Harris ducks questions about court packing
Harris #Harris
“I’m so glad we went through a little history lesson. Let’s do that a little more,” Harris responded to one of Pence’s first attempts to pin her down on the question, which included noting that the court has had its current makeup of nine justices for around 150 years.
Harris rebutted Pence by pointing just as far back in history, when President Abraham Lincoln opted not to fill a Supreme Court vacancy when it arose less than a month before the 1864 election, despite his party controlling the majority in the Senate.
“Honest Abe said it’s not the right thing to do,” Harris argued. “The American people deserve to make the decision about who will be the next president of the United States, and then that person can select who will serve for a lifetime on the highest court of our land. And so Joe and I are very clear. The American people are voting right now, and it should be their decision about who will serve on this most important body for a lifetime.”

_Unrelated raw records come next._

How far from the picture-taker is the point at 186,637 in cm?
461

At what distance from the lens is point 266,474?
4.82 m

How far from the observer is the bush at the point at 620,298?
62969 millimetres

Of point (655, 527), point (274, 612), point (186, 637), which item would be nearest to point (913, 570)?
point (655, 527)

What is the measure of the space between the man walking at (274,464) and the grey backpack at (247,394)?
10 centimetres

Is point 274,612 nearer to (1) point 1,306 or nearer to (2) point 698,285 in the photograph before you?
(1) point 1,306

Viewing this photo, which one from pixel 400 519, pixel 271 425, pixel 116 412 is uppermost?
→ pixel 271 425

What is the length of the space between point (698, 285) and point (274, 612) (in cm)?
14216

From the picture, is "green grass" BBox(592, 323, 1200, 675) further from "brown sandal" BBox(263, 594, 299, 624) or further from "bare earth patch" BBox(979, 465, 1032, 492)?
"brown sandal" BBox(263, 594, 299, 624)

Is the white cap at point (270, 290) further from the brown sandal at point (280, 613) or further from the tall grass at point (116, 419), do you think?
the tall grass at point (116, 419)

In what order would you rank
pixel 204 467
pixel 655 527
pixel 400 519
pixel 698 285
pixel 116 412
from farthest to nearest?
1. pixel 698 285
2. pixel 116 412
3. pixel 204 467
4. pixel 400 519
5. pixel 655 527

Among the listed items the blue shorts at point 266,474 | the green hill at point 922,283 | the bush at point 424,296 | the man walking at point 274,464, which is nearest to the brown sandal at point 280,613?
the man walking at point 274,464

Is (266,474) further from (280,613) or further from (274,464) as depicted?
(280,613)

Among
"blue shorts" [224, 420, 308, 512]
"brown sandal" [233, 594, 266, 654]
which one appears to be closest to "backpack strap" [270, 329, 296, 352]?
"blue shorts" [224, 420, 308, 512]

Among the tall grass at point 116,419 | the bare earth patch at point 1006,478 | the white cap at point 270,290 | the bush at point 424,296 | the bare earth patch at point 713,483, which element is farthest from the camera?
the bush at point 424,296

The prospect of expanding the Supreme Court to add more liberal justices to balance out the court’s ideological makeup, as well as other judicial reforms like term limits, have grown immensely in popularity in some parts of the Democratic Party.
Some proponents have accused Republicans of “stealing” a seat on the court by blocking President Barack Obama’s nominee for the Supreme Court in 2016, and have called for a more aggressive response to the hundreds of lower-court judges confirmed by the Trump administration.

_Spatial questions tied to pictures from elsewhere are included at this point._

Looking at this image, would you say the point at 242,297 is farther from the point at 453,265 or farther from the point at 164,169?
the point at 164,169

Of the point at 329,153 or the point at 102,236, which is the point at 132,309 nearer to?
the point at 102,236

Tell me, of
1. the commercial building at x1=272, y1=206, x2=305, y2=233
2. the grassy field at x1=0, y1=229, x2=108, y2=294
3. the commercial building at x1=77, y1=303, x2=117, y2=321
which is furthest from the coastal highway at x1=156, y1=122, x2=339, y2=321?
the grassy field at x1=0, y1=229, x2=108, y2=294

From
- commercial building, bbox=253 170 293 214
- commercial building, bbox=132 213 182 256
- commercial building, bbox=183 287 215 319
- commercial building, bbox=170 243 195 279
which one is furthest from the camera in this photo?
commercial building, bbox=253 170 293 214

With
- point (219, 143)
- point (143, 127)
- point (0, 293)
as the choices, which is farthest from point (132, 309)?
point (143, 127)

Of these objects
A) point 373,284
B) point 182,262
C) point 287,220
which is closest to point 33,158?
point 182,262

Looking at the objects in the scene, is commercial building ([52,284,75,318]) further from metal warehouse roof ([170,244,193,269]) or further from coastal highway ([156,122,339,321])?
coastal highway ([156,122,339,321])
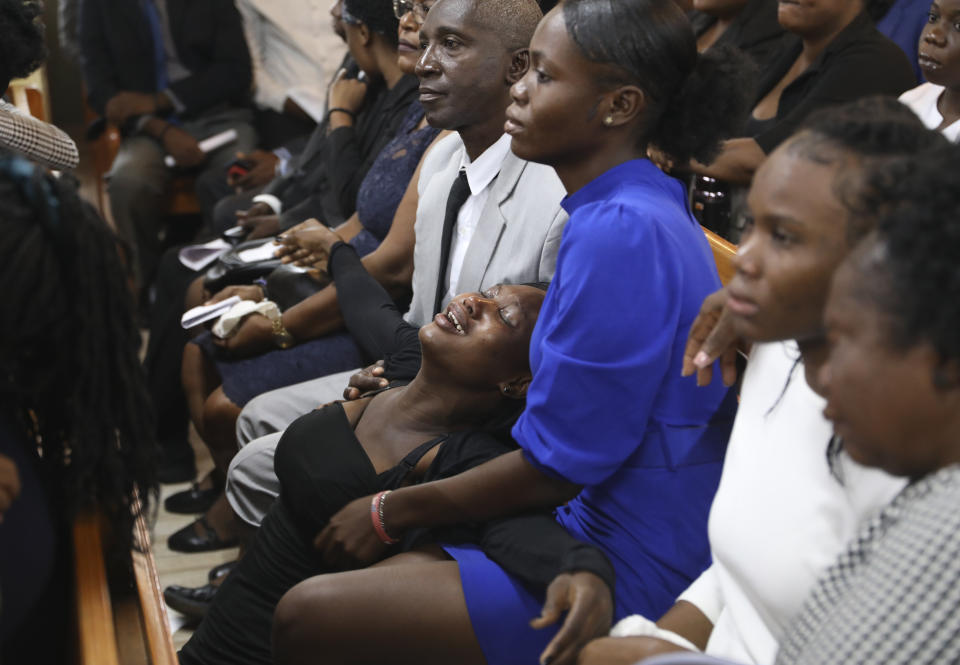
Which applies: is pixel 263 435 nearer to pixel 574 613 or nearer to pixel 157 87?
pixel 574 613

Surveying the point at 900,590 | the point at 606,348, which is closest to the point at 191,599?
the point at 606,348

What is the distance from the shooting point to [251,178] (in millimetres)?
4273

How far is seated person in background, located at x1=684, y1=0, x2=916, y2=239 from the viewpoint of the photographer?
268 centimetres

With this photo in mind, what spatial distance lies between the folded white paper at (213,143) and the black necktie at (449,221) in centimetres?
254

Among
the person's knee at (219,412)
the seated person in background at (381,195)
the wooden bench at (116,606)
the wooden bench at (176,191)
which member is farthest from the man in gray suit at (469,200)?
the wooden bench at (176,191)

Barrett, if confirmed, would be Trump’s third appointment to the nation’s highest court.
But many of the Democratic Party’s leaders have shunned the idea, arguing that tinkering with the number of justices would not stop Republicans from doing the same later on, and noting that recent past efforts to expand the court have failed.
In Wednesday’s debate, Pence seized on what he called a “nonanswer” from Harris, looking directly into the camera and asserting that “if you haven’t figured it out yet, the straight answer is they are going to pack the Supreme Court if they somehow win this election.”
“Yeah, let’s talk about packing the court, then,” Harris retorted, accusing the Trump administration of filling lower courts with judges who are “purely ideological,” and pointing out that in some instances legal professional organizations had deemed a number of Trump’s nominees “unqualified” to be federal judges.
“And do you know that of the 50 people who President Trump appointed to the court of appeals for lifetime appointments, not one is Black?” the senator added. “This is what they’ve been doing. You want to talk about packing the court? Let’s have that discussion.”